Я думала, он добавит что-нибудь утешительное, типа: сколько еще всяких мальчиков у тебя будет! Или: у тебя дар, гордись и не думай… Но он ничего такого не сказал. И хорошо! Кир насупленно молчал. Когда он узнал, интересно?
– Можно мне оставить морского конька? – спросила я.
– Уверена?
– Да. Он же все-таки есть. Не в школе, но в этом мире. Ну, Савва. Можно же общаться и на расстоянии, дружить.
– Конечно. А теперь идите отдыхать, оба. Встретимся попозже.
* * *
Через три дня мы с Алехиным стояли на том же балконе, на котором он сказал мне про мое первое задание. Я высыпала на голову директора все скопившиеся вопросы.
– Почему озеро Тун так себя ведет? Уносит, куда мы хотим, но помечает нас, оставляет следы…
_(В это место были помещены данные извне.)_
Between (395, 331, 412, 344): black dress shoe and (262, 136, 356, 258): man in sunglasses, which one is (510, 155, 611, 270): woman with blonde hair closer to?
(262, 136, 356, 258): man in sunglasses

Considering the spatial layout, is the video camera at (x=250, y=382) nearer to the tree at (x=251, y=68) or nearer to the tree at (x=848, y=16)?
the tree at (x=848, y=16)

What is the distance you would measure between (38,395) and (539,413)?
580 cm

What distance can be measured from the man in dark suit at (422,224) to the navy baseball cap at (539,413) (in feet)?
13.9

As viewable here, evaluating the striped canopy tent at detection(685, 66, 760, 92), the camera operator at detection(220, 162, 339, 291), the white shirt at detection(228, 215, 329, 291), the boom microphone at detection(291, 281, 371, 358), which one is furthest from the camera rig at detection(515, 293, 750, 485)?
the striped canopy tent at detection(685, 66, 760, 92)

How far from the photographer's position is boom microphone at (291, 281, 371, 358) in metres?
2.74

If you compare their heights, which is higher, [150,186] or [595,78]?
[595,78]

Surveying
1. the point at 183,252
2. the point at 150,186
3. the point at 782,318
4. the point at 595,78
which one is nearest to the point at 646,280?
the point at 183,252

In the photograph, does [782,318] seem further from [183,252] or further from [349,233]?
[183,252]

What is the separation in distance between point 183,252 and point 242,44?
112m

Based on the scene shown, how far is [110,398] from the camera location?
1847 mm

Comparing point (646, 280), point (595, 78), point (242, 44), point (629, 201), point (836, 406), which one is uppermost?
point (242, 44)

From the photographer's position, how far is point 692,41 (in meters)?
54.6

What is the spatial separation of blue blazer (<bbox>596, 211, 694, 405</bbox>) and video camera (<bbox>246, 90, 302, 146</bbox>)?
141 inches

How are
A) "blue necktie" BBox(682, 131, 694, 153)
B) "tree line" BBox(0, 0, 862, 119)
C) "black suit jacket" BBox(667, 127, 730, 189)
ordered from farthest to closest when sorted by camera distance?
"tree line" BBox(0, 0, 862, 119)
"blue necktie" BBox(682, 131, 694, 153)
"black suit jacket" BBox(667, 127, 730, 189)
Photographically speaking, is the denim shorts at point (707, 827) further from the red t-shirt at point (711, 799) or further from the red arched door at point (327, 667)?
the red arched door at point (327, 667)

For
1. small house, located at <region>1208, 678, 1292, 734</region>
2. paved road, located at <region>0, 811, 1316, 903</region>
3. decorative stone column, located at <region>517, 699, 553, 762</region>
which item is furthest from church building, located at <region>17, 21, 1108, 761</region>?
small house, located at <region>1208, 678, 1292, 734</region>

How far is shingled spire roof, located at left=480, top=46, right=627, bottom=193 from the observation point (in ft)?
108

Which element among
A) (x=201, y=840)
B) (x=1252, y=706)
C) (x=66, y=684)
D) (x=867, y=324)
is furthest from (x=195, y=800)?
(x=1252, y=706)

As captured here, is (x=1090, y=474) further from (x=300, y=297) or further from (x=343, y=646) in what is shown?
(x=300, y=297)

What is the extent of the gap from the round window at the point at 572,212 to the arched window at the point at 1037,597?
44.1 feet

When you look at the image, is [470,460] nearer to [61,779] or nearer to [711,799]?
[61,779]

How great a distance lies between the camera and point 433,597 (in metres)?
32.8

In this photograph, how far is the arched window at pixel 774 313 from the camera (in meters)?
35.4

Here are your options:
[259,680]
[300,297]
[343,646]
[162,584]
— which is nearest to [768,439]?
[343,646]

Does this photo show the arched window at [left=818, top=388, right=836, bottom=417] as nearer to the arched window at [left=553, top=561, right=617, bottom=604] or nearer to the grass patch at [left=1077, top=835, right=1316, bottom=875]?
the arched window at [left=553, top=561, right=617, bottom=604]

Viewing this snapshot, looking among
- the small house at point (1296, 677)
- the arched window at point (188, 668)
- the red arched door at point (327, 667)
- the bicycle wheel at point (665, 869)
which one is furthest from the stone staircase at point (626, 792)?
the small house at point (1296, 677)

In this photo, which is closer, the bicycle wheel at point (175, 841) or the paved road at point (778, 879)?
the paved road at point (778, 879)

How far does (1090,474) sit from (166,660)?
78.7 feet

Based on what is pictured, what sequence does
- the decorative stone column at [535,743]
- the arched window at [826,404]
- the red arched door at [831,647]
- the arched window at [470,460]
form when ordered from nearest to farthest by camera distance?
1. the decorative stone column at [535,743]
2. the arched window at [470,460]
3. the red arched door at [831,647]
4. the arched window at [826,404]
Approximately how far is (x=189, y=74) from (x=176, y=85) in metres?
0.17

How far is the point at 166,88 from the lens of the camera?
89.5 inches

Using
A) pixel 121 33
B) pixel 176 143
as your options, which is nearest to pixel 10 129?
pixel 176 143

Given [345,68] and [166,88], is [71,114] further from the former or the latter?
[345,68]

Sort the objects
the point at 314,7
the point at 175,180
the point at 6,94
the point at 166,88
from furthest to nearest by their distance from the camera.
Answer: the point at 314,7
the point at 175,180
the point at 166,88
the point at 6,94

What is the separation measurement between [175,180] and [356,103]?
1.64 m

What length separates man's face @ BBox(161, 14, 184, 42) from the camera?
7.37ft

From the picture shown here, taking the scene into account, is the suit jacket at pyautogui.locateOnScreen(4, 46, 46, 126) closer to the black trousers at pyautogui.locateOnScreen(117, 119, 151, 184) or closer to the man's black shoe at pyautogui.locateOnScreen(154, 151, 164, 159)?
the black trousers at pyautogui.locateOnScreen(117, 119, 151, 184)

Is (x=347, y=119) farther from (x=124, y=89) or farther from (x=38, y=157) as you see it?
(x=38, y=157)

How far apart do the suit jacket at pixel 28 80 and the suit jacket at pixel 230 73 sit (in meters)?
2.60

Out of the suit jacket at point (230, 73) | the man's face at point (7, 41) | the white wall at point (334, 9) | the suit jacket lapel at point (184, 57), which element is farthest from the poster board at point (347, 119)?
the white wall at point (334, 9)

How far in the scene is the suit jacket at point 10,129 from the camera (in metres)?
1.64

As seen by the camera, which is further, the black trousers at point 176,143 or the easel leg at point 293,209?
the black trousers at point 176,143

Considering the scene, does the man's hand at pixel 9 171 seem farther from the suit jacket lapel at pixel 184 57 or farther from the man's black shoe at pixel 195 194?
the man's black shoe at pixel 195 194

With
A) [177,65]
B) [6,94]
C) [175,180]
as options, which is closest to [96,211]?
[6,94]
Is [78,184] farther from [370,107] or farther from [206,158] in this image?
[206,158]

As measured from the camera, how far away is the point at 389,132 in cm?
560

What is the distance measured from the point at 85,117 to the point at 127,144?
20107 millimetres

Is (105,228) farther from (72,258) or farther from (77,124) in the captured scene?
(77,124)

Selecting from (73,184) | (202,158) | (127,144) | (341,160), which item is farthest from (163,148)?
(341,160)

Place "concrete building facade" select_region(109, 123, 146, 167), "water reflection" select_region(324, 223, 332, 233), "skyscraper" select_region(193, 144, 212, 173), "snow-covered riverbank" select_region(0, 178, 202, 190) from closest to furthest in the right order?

– Озеро Тун – это хранилище историй. Любой человек – это просто сборник историй, которые с ним случаются в течение жизни и которые он слышит от других людей. Чем больше человека любили, тем сильнее у него запас прочности, тем он крепче и тем проще прожить ему любую свою историю.
– Такие люди легче переносят путешествие через озеро Тун, да?
– Пожалуй.
Я посмотрела на две тонкие ровные полоски у себя на запястье – путь в Кошачью Лапку за Тайрин и потом оттуда – в Хотталар. Ну, спасибо, родители, мой запас прочности о-го-го какой. Алехин тоже посмотрел на мою руку, сказал:
– Любая история оставляет след.
Я вспомнила давний урок у Арса и усмехнулась:
– Это если история стоящая.
– Да, если история стоящая… а других и писать не стоит.
Мы помолчали, глядя на лес, который с этого балкона был всегда пестрым, осенним. Я решилась еще на один вопрос.
– Пряхи, – сказала я.
– Да?
– Они есть в каждом из миров, да?
– Не знаю. Но скорее всего.
– Это такой дар от рождения?
– Хм-г… ну, как тебе сказать…
– Что-то типа избранных из фэнтези?
– Ох, нет! Конечно, нет. И вообще нет никаких избранных, Саша. Есть только воля и выбор. Ты думаешь, Мия стала бы пряхой, если бы не сбежала с вами, не вскочила на спину дракону, не уговорила бабушку вытащить из приюта всех этих детей, не пошла в холмы искать Арса? Думаешь, Тайрин рождена была пряхой, избранной? Черта с два! Она стала ею, когда решила искать с тобой другую библиотеку, когда написала правду о Хофоларии в официальных книгах, когда пошла за Нэшем и осталась с ним до конца, хотя могла бы стать белкой и сбежать с Мией!
Он перевел дух и спросил:
– Ну а Кьяра? Когда она стала пряхой?
– Когда прыгнула с корабля?
– Еще нет, но ты верно мыслишь. Подраться с принцем на балу, не дать снять с себя мамину сережку, спрыгнуть с корабля, пойти против системы, нарушить правила, которые бессмысленны и жестоки, но главный ее поступок…
– Остров.
– Нет, Саша. Главный ее поступок – прийти всем островом на площадь Будущих королей во время обряда и остановить его. Ты понимаешь?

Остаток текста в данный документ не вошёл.